● The request:
Turn the part of the material below that starts at the line containing "Considering the scene, does" and runs to the end into a numbered list, one entry per line and with blank lines dropped.

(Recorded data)

▼

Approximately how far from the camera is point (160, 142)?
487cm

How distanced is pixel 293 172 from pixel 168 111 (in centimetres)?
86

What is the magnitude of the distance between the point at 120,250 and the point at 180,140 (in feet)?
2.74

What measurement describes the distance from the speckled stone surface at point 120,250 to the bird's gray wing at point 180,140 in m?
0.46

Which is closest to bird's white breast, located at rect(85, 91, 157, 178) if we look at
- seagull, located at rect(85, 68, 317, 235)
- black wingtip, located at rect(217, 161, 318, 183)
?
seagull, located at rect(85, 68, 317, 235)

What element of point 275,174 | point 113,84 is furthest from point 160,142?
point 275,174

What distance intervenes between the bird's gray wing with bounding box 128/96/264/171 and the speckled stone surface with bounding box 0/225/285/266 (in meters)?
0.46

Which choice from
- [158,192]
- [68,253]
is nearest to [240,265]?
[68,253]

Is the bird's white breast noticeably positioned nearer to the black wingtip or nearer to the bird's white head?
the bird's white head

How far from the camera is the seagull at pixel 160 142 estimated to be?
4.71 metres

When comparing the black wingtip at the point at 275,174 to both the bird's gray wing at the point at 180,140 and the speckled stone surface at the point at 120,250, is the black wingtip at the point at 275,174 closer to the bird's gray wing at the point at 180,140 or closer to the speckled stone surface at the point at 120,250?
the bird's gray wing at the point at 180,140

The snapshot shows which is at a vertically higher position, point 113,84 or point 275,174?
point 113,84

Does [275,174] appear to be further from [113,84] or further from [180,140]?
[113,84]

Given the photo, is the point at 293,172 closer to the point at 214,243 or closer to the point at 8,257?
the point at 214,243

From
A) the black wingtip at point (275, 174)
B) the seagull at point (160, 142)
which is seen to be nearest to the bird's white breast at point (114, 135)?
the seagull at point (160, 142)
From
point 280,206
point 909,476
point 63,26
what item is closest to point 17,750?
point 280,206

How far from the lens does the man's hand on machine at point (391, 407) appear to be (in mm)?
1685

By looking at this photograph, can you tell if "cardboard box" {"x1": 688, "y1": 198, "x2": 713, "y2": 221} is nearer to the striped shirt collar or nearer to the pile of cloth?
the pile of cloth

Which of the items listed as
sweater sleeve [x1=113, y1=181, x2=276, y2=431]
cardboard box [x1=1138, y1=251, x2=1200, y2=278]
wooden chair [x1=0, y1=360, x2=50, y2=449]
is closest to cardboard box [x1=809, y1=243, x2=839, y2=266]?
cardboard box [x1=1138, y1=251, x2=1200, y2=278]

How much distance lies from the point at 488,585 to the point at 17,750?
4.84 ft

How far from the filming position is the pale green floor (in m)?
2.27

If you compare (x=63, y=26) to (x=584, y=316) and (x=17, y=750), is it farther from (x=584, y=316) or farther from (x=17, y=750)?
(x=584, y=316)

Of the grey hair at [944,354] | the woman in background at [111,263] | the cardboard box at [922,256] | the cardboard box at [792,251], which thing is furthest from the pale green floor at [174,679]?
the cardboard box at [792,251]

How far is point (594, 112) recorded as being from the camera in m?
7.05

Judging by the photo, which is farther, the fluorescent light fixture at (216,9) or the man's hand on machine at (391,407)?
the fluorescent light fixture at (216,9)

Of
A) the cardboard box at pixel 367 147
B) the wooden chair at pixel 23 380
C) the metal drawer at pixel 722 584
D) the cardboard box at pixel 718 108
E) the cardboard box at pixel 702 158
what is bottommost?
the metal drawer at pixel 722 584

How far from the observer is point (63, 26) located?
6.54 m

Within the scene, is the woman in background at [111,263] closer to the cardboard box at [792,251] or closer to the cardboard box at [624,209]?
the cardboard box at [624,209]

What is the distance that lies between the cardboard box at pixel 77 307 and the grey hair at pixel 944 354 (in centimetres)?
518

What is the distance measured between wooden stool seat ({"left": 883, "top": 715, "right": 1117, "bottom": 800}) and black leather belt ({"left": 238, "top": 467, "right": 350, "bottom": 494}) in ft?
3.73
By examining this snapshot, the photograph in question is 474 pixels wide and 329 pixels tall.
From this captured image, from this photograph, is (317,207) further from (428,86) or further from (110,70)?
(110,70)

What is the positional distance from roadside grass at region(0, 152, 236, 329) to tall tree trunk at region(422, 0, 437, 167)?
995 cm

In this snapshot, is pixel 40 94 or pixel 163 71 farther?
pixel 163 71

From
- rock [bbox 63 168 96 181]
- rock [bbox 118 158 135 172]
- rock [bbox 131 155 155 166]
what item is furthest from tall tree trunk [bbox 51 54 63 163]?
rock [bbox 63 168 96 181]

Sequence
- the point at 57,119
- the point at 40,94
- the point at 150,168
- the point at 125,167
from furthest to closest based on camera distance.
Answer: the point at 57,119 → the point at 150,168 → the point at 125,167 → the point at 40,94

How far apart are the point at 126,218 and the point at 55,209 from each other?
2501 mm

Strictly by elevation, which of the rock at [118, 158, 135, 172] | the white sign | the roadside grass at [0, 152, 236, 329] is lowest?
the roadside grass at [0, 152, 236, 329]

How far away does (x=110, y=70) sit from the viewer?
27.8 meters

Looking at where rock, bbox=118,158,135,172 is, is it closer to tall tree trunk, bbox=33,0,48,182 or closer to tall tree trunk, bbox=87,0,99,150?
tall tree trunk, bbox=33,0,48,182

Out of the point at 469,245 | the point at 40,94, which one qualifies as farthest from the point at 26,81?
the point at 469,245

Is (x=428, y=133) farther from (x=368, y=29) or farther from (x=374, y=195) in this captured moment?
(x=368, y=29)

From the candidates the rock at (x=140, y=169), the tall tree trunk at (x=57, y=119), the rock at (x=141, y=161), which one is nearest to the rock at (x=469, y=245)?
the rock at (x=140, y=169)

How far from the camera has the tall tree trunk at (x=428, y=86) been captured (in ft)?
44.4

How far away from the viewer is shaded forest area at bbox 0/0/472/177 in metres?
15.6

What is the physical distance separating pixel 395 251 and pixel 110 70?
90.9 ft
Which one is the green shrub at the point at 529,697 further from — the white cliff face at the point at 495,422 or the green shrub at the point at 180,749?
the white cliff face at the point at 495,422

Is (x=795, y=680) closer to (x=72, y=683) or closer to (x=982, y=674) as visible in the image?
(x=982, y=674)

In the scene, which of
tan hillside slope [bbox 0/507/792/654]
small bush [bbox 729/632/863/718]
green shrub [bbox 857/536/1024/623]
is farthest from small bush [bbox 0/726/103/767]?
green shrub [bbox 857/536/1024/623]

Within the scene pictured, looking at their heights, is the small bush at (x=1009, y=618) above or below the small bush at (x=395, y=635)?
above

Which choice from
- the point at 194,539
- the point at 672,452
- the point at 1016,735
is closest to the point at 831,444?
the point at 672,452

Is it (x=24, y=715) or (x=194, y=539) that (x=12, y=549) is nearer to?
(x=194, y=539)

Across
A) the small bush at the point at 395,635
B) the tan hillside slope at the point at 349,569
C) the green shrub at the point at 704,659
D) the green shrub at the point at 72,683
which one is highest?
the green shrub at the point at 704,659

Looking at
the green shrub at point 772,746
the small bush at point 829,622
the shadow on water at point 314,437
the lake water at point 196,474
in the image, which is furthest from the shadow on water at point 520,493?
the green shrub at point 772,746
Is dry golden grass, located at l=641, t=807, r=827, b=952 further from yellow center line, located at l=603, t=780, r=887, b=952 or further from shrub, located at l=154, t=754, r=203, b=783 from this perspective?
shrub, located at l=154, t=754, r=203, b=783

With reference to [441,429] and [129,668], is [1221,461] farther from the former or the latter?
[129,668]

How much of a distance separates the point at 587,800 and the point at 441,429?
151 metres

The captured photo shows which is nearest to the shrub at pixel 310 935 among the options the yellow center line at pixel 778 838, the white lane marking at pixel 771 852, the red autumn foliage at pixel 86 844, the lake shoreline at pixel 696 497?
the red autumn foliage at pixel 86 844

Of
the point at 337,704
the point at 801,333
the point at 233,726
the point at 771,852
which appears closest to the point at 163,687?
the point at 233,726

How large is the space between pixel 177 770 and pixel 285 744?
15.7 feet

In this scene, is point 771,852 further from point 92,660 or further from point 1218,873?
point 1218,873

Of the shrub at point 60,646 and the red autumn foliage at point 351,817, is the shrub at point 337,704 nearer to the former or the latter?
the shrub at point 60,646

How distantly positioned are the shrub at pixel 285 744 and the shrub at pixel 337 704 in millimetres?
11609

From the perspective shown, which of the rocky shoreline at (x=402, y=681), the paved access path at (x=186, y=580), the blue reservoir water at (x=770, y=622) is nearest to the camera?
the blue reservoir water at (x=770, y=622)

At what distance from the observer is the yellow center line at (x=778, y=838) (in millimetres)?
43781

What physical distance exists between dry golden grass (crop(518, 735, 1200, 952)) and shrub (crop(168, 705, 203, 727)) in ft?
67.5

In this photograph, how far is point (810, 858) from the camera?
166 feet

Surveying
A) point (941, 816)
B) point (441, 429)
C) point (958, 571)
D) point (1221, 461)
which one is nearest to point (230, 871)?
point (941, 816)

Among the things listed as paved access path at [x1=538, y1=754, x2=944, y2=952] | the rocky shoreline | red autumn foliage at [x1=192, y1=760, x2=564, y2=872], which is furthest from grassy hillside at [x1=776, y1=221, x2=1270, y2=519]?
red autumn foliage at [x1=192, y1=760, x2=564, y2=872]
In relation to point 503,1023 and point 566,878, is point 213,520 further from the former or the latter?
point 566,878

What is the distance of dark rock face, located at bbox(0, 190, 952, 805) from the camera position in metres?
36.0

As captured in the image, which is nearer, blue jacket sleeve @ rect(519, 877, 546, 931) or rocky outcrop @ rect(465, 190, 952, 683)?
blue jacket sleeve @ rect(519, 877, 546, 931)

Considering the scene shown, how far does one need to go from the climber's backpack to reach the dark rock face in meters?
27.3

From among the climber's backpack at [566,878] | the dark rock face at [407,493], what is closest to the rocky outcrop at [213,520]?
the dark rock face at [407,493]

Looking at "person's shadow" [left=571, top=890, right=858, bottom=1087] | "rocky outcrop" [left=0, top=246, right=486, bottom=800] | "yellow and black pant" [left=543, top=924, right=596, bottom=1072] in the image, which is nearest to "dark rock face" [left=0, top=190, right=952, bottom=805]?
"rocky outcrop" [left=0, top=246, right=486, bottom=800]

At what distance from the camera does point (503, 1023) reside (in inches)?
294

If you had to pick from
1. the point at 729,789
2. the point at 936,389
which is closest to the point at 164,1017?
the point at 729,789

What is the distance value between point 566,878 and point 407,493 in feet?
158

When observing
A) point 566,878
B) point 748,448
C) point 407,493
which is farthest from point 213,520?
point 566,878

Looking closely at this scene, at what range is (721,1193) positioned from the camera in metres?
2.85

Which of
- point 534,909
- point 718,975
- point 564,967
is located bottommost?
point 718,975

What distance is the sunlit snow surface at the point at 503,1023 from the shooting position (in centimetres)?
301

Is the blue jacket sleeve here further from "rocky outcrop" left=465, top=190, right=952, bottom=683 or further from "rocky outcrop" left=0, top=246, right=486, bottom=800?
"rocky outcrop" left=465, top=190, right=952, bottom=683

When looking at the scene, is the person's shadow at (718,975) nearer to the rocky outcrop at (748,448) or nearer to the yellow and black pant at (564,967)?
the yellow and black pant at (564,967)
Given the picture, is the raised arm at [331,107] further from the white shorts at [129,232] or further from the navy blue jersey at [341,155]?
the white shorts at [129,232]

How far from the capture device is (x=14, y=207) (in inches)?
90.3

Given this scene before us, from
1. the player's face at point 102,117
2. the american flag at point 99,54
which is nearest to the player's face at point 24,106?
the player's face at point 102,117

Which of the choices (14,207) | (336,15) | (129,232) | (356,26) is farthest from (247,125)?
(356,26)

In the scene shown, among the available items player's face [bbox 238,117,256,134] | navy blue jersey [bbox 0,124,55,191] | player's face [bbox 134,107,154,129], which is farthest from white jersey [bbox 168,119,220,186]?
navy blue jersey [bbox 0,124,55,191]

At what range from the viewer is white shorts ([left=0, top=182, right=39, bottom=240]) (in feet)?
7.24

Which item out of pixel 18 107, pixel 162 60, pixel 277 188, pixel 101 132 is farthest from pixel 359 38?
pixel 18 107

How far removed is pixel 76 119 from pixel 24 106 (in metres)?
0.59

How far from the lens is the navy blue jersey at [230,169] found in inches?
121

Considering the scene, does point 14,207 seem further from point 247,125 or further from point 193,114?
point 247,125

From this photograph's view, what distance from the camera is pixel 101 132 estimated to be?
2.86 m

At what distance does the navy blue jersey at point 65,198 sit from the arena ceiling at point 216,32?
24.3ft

▲

● Problem solution:
1. Considering the scene, does point 14,207 seem further from point 247,125 or further from point 193,114?
2. point 247,125
3. From this photograph's view, what distance from the camera is pixel 101 132 estimated to be?
4. 2.86 m
5. At what distance does the navy blue jersey at point 65,198 sit from the arena ceiling at point 216,32?
6. 24.3ft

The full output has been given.